The opera opened with amplified breathing: gasps, hisses, labored inhalations. A string quartet introduced spidery harmonics that consolidated into brighter chords and were joined, over time, by radiant voices. Exuberantly lyrical, their lines unfolded in stark contrast with those of the protagonist, who, strapped into a wheelchair center stage, had thus far contributed only some short comments in the machine tones of a text-to-speech synthesizer.

But then the synthetic voice began to sing, cutting through acoustic textures with a sound profile all of its own. In the upper register it seemed to combine the timbre of a boy soprano with a brushed metal finish, while the lower range had some of the compressed warmth of a countertenor. The voice, an uncanny combination of expressive directness and can’t-quite-place-it strangeness, moved from one note to the next with the slick flexibility of rubber.

The voice belonged to Mark Steidl, the star and co-librettist, with Katherine Skovira, of “The Other Side of Silence.” The first act of this opera, composed by Robert Whalen, was presented last week in a public workshop at the Experimental Media and Performing Arts Center at Rensselaer Polytechnic Institute in Troy, N.Y.

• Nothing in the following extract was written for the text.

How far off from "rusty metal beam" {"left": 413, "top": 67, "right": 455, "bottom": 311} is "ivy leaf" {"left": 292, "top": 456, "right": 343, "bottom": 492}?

Steidl has cerebral palsy and speaks through an augmentative and alternative communication (or A.A.C.) device, which can make ordinary interactions painfully slow. Making space for underrepresented voices has become a stated priority for much of the opera world. To tell the story of a nonspeaking disabled character in “The Other Side of Silence,” a team of creators, researchers and software developers had to first learn how to engineer the voice itself.

The opera’s creators believe that Steidl’s singing voice is the first case of a generative synthetic voice taught to sing opera. While “The Other Side of Silence” depicts a disabled person’s struggle for creative flourishing and agency, the underlying theme of opportunity and fear in the age of artificial intelligence has a Faustian resonance that fits comfortably into this art form’s canon.

In the work, which is being developed with Opera Saratoga, Zari, a nonspeaking, nonbinary character based on Steidl, is heavily dependent on a team of caregivers, including a mother who chafes at her child’s gender identity. Zari decides to move into an experimental smart home in a remote desert, run by an A.I. entity called the Chimera that promises unprecedented independence. But with access to Zari’s thoughts, the Chimera begins to take over their decision-making and, in a medical crisis, intervenes in ways that leave Zari’s mind altered forever.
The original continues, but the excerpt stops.